What is Gastroparesis?
Gastroparesis is a poorly understood disorder that disrupts the natural spontaneous movement (motility) of the stomach’s muscles. Strong muscle contractions normally drive food through the digestive tract. Patients with gastroparesis, however, have stomach’s with sluggish or non-existent motility preventing normal emptying of the stomach.
Typically, the cause of gastroparesis is unknown. Occasionally, it is a complication of diabetes, and some people get it after undergoing surgery. Certain drugs, including opioid pain relievers, some antidepressants, and treatments for high blood pressure and allergies, can produce sluggish stomach emptying and comparable symptoms. These drugs may worsen gastroparesis in those who already have the illness.
Gastroparesis can impede regular digestion and lead to nausea, vomiting, weight loss, bloating, regurgitation, severe reflux and abdominal pain.
Symptoms of Gastroparesis
- Weight Loss
- Severe acid reflux
- Abdominal Pain
- Regurgitation of undigested food from hours earlier
- Severe Bloating
- Early Satiety or feeling full quickly
Diagnosis of Gastroparesis
There are likely many subtypes of gastroparesis that are yet to be understood, but currently testing is based on assessing stomach function.
- Gastric Emptying Study: This is the most useful test that is utilized while attempting to diagnose gastroparesis in a patient. It entails consuming a light meal that contains a limited amount of radioactive material. Some examples of such meals include eggs and toast or oatmeal. The rate at which food is expelled from the stomach is monitored by placing a scanner that detects movement of radioactive material over your abdomen. The study follows the stomachs activity for four hours.
- Upper Gastrointestinal Endoscopy: This is not a test that is ordered to diagnose gastroparesis, but often times when a patient is undergoing a workup for their symptoms, an endoscopy is performed. During this initial endoscopy if food is found to be present in the stomach, the diagnosis of gastroparesis is suspected because patients will have not eaten for over several hours prior to their endoscopy.
Treatments for Gastroparesis
It is common for patients with gastroparesis to remain misdiagnosed as GERD, IBS or other overlapping diseases. The treatments for gastroparesis similar to achalasia cannot cure the disease, but are aimed at improving the symptoms. Therapies are initiated and often escalated over time in order to achieve adequate symptom relief. Procedures and surgeries to address gastroparesis are directed at the pylorus, the muscle that is located between the stomach and the intestine. By loosening this muscle, the stomach emptying can be improved.

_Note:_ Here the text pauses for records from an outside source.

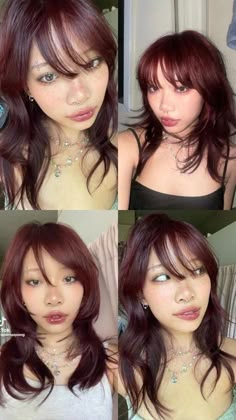 Y2k Shaggy Haircut, Alternative Brunette Hair, Tinted Blue Hair, Faded Red Hair Color Before And After, Dark Hair Color Ideas Asian, Hair Styles For Asian Hair, Hair Color Matching Skin Tone, Asian Dark Red Hair, Colors To Dye Ur Hair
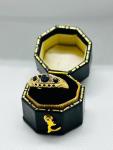 Edwardian 18ct Gold Boat Ring with Sapphire & Diamond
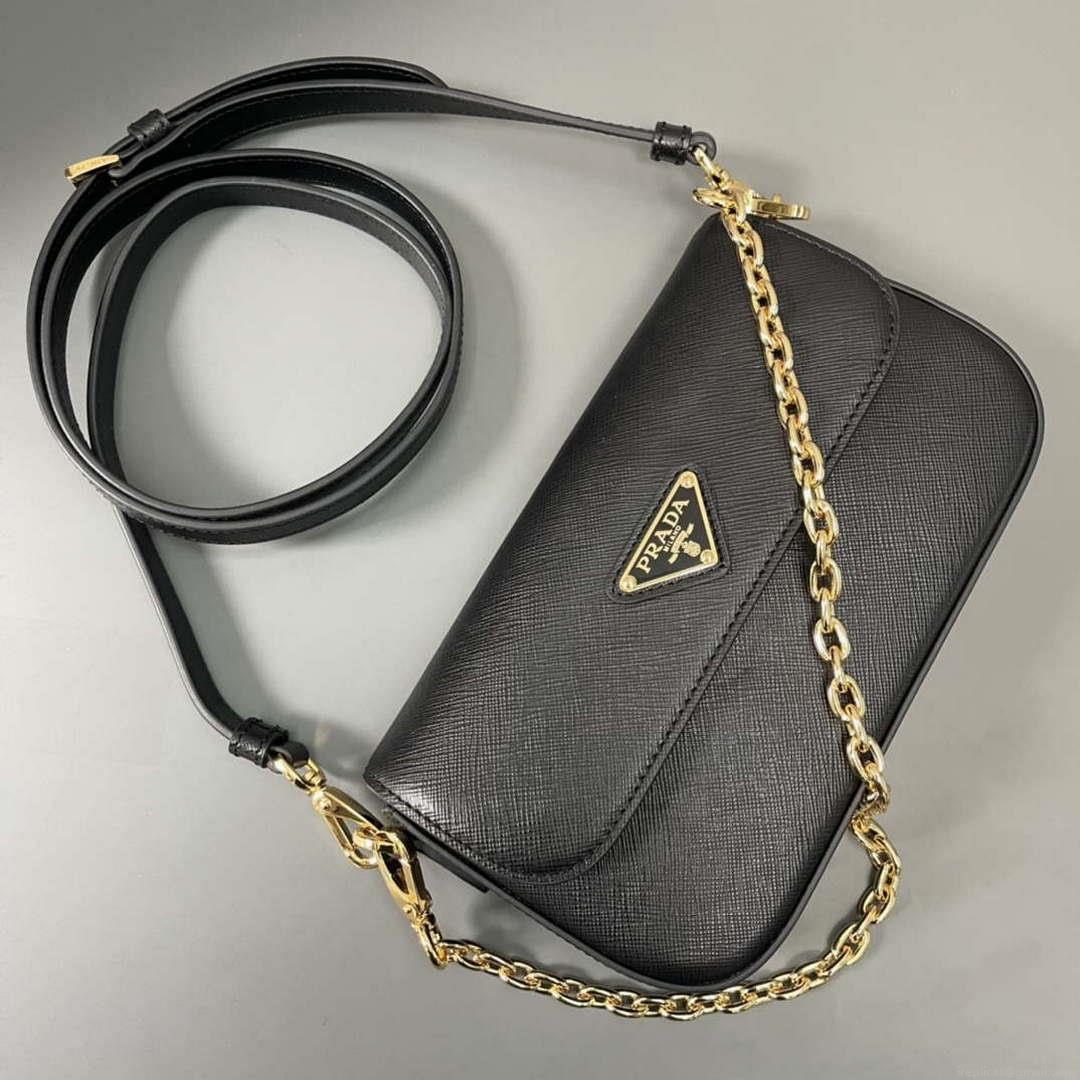 Prada 1BD356 Saffiano leather mini-bag Black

The most important goal in the therapy of gastroparesis is to ensure that patients continue to receive an adequate amount of nourishment. Alterations to diet are an effective treatment option for gastroparesis in many patients. We can recommend a dietician that can help identify foods that are more manageable for the digestive system. Smaller frequent meals, well chewed food, well cooked foods, low fat foods, avoiding carbonation, alcohol and smoking are some techniques that are employed. Quality foods that deliver adequate calories and nutrition can achieve significant improvement in many patients.
- Promotility Agents or medications that “speed up” the stomach
- Metoclopramide, often known as Reglan, and erythromycin are two of these drugs. Metoclopramide may cause severe adverse effects in some patients limiting its long-term use. Erythromycin loses its effectiveness after a period of time and can cause unpleasant side effects like diarrhea.
- Another medicine called domperidone has less adverse effects is also available, although access to it is difficult.
- Symptomatic medications to control nausea and vomiting: various anti-nausea medications can be used to improve the symptoms of nausea and vomiting which include Zofran (Ondansetron), Compazine (Prochlorperazine) and Benadryl (Diphenhydramine).